--- Entries supplied Enclosed Below ---

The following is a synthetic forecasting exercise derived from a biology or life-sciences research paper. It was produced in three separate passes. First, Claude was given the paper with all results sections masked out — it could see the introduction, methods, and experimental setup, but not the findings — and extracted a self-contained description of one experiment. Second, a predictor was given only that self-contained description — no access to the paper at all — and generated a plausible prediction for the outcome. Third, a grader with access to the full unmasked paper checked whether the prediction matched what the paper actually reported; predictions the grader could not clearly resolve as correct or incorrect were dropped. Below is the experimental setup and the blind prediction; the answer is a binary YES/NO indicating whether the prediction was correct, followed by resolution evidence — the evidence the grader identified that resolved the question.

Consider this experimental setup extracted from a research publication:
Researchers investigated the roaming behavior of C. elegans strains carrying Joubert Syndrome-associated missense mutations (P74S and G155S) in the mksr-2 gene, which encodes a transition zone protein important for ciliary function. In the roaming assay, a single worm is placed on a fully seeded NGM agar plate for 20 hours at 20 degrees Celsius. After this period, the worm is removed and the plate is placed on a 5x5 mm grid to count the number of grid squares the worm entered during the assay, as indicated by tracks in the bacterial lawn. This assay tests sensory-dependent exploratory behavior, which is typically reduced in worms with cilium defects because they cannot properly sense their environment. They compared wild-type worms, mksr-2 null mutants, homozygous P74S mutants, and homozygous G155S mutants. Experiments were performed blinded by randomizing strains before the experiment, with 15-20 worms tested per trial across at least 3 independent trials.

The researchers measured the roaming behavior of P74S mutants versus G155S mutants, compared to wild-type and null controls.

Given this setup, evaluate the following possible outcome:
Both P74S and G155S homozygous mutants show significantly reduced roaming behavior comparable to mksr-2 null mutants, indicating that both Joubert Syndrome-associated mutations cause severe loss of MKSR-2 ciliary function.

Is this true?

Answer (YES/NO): NO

--- End of Enclosed Entries supplied ---

Write out the material from the first line to the last, exactly.

Answer to this task:
The following is a synthetic forecasting exercise derived from a biology or life-sciences research paper. It was produced in three separate passes. First, Claude was given the paper with all results sections masked out — it could see the introduction, methods, and experimental setup, but not the findings — and extracted a self-contained description of one experiment. Second, a predictor was given only that self-contained description — no access to the paper at all — and generated a plausible prediction for the outcome. Third, a grader with access to the full unmasked paper checked whether the prediction matched what the paper actually reported; predictions the grader could not clearly resolve as correct or incorrect were dropped. Below is the experimental setup and the blind prediction; the answer is a binary YES/NO indicating whether the prediction was correct, followed by resolution evidence — the evidence the grader identified that resolved the question.

Consider this experimental setup extracted from a research publication:
Researchers investigated the roaming behavior of C. elegans strains carrying Joubert Syndrome-associated missense mutations (P74S and G155S) in the mksr-2 gene, which encodes a transition zone protein important for ciliary function. In the roaming assay, a single worm is placed on a fully seeded NGM agar plate for 20 hours at 20 degrees Celsius. After this period, the worm is removed and the plate is placed on a 5x5 mm grid to count the number of grid squares the worm entered during the assay, as indicated by tracks in the bacterial lawn. This assay tests sensory-dependent exploratory behavior, which is typically reduced in worms with cilium defects because they cannot properly sense their environment. They compared wild-type worms, mksr-2 null mutants, homozygous P74S mutants, and homozygous G155S mutants. Experiments were performed blinded by randomizing strains before the experiment, with 15-20 worms tested per trial across at least 3 independent trials.

The researchers measured the roaming behavior of P74S mutants versus G155S mutants, compared to wild-type and null controls.

Given this setup, evaluate the following possible outcome:
Both P74S and G155S homozygous mutants show significantly reduced roaming behavior comparable to mksr-2 null mutants, indicating that both Joubert Syndrome-associated mutations cause severe loss of MKSR-2 ciliary function.

Is this true?

Answer (YES/NO): NO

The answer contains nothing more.